My second visit was to the Berkeley Community Garden, conveniently located in the South End of Boston, and completely open to the public. This easy access is what prompted me to choose this organization to learn more about– I found that a lot of the places I was interested in were a little harder to access. I didn’t realize how community gardens (and similar organizations) tend to be private in cities, so I was happy to be able to visit on such short notice.

Going into my visit, I knew there were 140 farmers in the garden, so my expectations were pretty high. I have to say even with these expectations, I was left impressed. The garden is large and varied, with different plots looking extremely different and showing varying degrees of success. There is access to compost, water basins, pathways, and I assumed some education involved in the gardening process. Even as I was there, I saw two plot owners discussing their carrot growth. That was especially cool for me to see, because I enjoyed seeing the engagement, community, and mutual education that was occurring– I took some major themes of local/sustainable produce from that interaction.

Just by hanging around, I entered several different conversations (and witnessed some in languages I did not recognize), with gardeners and other people looking to take a stroll. I learned a bit about the history– there’s somewhere around 140-150 plots, first cultivated in the 1970’s range. Vacancies, which there aren’t too many of, are filled by lottery once a year.
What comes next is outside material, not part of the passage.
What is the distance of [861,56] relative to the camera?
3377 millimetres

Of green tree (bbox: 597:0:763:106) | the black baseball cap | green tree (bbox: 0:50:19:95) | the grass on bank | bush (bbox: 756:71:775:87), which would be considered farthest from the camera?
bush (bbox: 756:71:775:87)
Different techniques are used (widely ranging), and I could see for myself that this produced varying degrees of success.

Overall, I enjoyed my visit to the Garden. It’s a cool place in a location where I would not expect to see a garden, which made walking around and conversing with people a little more rewarding. While the resources provided are not as great (no formal education, no group tools, etc), there are other things in place to help gardeners succeed– like a water supply and tips/advice from fellow gardeners. This allows them to create a neighborhood green space that is both rewarding for the gardeners themselves and the community, and contributes to the local food system minutely in some fresh produce, but on a much larger scale in community engagement and education on agriculture.